The loss of patch-level consistency is correlated to performance degradation for dense tasks, because they require to have each patch with a distinct meaningful representation to correctly label each region of the image.
Cosine similarities between the `CLS` and output patches.
Gram Anchoring
From the lack of correlation between global and dense performance, there is a relative independence between learning strong discriminative features and maintaining local consistency.
The combination of $\mathcal L_{\text{DINO}}$ with local $\mathcal L_{\text{iBOT}}$ started to address this problem, but the global representation dominates as training progress further.
Gram Anchoring loss is introduced to mitigate the degradation of patch-level consistency without impacting the features. It takes the name from the Gram matrix, which is the matrix of all pairwise dot products of patch features in an image, it capture the spatial correlations, but not the features themselves.
The loss pushes the student Gram matrix toward the one of the Gram teacher, which is an earlier model selected by an early iteration of the teacher network, exhibiting better properties for dense scenarios.
Operating on the Gram matrix (i.e. on the structure of the similarities), the local features can evolve and change as long as the pattern of patchwise relationship remains consistent. Doing so, the model can improve in global tasks and adapt locally while presenting spatial relationships.
The Gram Loss is defined as follows
\[\mathcal L_\text{Gram}=\Vert \mathbf X_S \cdot \mathbf X_S^\top - \mathbf X_G \cdot \mathbf X_G^\top \Vert^2_F\]where having $P$ as the number of patches of an image and $d$ the dimension at with a network operates, $\mathbf X_S$ ($\mathbf X_G$) is the $P\times d$ matrix of $\mathbf L_2-$normalized local features of the student (teacher).
The authors started applying such matrix after 1M iterations, showing an interesting “repair” behavior of very degraded local features.
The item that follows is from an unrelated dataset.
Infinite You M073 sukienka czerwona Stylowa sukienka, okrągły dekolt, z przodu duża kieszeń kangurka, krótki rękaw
The gram teacher is getting updated every 10k iterations. This second step of training is called refinement step and it seeks to optimize $\mathcal L_\text{Ref}$
\[\mathcal L_\text{Ref} = w_D\mathcal L_\text{DINO}+\mathcal L_\text{iBOT}+w_\text{DK}\mathcal L_\text{DKoleo}+w_\text{Gram}\mathcal L_\text{Gram}\]The application of the Gram loss (>1M iterations) display clearly that patch-level consistency is getting repaired with positive impacts on the iBOT loss. In contrast, the global features optimized by the DINO loss, does not get significant modifications.
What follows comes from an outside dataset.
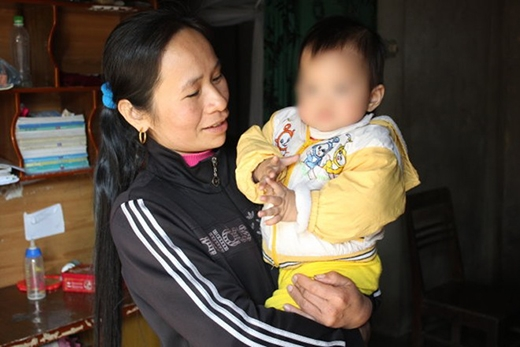 Bé Sao Mai đang được gia đình chị gái của Đào chăm sóc - Ảnh: Doãn Hoà.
Evolution of the patch-level iBOT loss and the global DINO loss.
Conclusions
DINOv3 is a milestone in the field of self-supervised learning revolutionizing the visual representations across multiple domains.
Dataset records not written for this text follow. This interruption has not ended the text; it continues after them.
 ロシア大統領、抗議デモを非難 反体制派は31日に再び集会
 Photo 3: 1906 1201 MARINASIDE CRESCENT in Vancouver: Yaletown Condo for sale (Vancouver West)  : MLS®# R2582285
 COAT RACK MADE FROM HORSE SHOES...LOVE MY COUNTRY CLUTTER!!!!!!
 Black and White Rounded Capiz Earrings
It solves a key problem within long-range training settings, the patch-level consistency, as well as grounding some solid basis for further SSL research, achieving continual global improvement and local (patch-level) feature preservation and enabling robustness in both classification and dense prediction tasks.
References
[DINO, 2021] Caron, Mathilde, et al. “Emerging properties in self-supervised vision transformers.” Proceedings of the IEEE/CVF international conference on computer vision. 2021.
[iBOT, 2022] Zhou, Jinghao, et al. “ibot: Image bert pre-training with online tokenizer.” arXiv preprint arXiv:2111.07832 (2021).
[KoLeo, 2019] Sablayrolles, Alexandre, et al. “Spreading vectors for similarity search.” arXiv preprint arXiv:1806.03198 (2018).